De toda forma, os argumentos de Sandel são fortes, e eu os relacionei várias vezes ao documentário A Terra é plana. Quando o assisti há cerca de um ano, fiquei bastante impressionada com a sensação de que o movimento terraplanista era no fundo, uma tentativa de vingança ressentida de pessoas pouco esclarecidas contra uma ciência que ninguém tentou lhes explicar direito – uma vingança contra o mérito de quem entendeu que a Terra é redonda e entrou direto no clubinho dos inteligentes.
A conclusão final de A tirania do mérito é interessante: para Sandel, uma sociedade bem sucedida deveria garantir a possibilidade de prosperar mesmo a quem não ascende socialmente; condições de vida dignas e descentes a quem trabalha em atividades produtivas; e, principalmente, a possibilidade de participar do debate público em condições de igualdade, não importa o nível de estudo ou classe social.

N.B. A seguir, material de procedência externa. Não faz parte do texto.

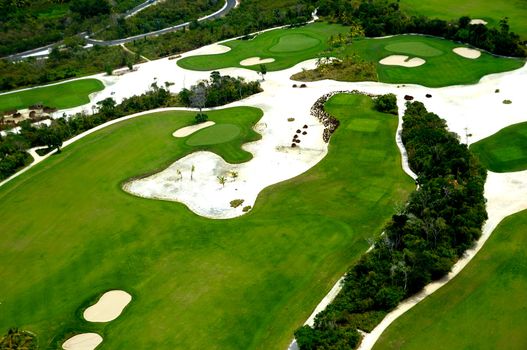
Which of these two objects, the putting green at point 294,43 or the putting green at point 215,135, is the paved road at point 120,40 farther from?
the putting green at point 215,135

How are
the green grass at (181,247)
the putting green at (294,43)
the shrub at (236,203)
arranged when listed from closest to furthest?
the green grass at (181,247) → the shrub at (236,203) → the putting green at (294,43)


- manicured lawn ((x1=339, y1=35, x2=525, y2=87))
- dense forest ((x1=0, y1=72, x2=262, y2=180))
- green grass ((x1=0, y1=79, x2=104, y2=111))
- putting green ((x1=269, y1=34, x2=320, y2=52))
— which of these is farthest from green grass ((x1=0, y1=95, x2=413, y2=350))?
putting green ((x1=269, y1=34, x2=320, y2=52))

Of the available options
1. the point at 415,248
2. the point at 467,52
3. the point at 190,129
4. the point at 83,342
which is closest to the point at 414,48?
the point at 467,52

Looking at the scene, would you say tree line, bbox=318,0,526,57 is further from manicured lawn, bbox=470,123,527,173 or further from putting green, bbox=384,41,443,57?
manicured lawn, bbox=470,123,527,173

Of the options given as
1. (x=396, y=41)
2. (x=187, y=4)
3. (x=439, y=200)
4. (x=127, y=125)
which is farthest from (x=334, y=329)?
(x=187, y=4)

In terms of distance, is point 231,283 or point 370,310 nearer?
point 370,310

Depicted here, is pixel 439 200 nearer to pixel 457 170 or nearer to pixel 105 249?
pixel 457 170

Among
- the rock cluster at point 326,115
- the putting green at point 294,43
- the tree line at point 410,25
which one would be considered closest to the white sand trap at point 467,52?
the tree line at point 410,25
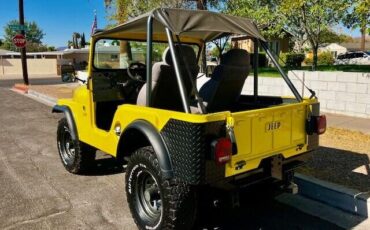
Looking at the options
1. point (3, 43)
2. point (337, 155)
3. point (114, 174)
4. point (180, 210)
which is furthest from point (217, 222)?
point (3, 43)

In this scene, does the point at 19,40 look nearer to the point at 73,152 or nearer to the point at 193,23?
the point at 73,152

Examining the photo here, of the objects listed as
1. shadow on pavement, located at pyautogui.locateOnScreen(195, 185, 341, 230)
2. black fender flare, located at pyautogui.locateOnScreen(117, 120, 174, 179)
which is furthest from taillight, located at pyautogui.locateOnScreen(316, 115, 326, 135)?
black fender flare, located at pyautogui.locateOnScreen(117, 120, 174, 179)

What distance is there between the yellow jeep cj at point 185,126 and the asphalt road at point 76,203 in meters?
0.40

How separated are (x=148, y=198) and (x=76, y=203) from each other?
4.24 feet

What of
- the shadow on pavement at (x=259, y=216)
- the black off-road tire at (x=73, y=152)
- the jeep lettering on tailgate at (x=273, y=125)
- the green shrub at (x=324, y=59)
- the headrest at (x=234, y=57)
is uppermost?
the green shrub at (x=324, y=59)

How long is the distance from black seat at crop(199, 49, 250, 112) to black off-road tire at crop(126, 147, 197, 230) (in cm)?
103

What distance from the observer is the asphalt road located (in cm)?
403

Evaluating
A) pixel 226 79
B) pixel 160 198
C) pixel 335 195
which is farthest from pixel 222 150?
pixel 335 195

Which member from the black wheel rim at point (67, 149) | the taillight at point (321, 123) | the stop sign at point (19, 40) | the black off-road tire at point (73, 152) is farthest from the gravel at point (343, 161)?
the stop sign at point (19, 40)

Nunca esqueço de um debate que tive anos atrás quando Tiririca foi eleito deputado pela primeira vez. “Este cargo deveria ser exercido apenas por quem é preparado para tal, não por um palhaço”, argumentou um amigo. Eu tinha acabado de voltar de um encontro de comunidades quilombolas no interior de Pernambuco e contra argumentei que, muito mais importante do que a formação, era a capacidade de liderança e o compromisso com a comunidade. Estávamos já no fim do segundo mandato de um presidente da República que havia sido operário metalúrgico.
O livro não esgota o tema e acho que será melhor aproveitado por quem estiver disposto a ler sobre a crise da democracia sob outros aspectos (aqui, mais uma dica sobre o tema). Mas traz ao trazer o aspecto moral para o debate, nos reconecta à essência ética e filosófica do pensamento democrático, algo que o processo eleitoral às vezes deixa obscurecido.
PS: O curso Justice tem legendas em Português. Já falei dele em vários outros posts, e realmente vale a pena passar algumas horas na frente do computador por isso – não que você deva estar fazendo outra coisas nos últimos meses – haha.
vr6625@hotmail.com
Democracia é uma Fantasia, ela não existe em nenhum recanto desse Universo.
Antes da existência da Democracia, deve existir uma Sociedade com um alto nível de desenvolvimento intelectual e social.
O “Covid19” está mostrando que a humanidade está anos-luz distante dessa condição.
Como exigir de um cidadão que não entende que ele precisa de um mínimo de acessórios e ações de proteção, que ajudarão ao dito cujo proteger-se e aos que o cercam, que ele saiba discernir o que é factível e o que é mentira eleitoreira ?
No Universo não existe Democracia nem Tolerância, exemplos ?
-a “praga” atual não tolera abusos, Mata;
-as Leis da Física não toleram abusos, às vezes a punição é a morte.
Esqueçam, pois, não EXISTE em nenhum lugar do planeta Terra um Regime de Fato Democrático.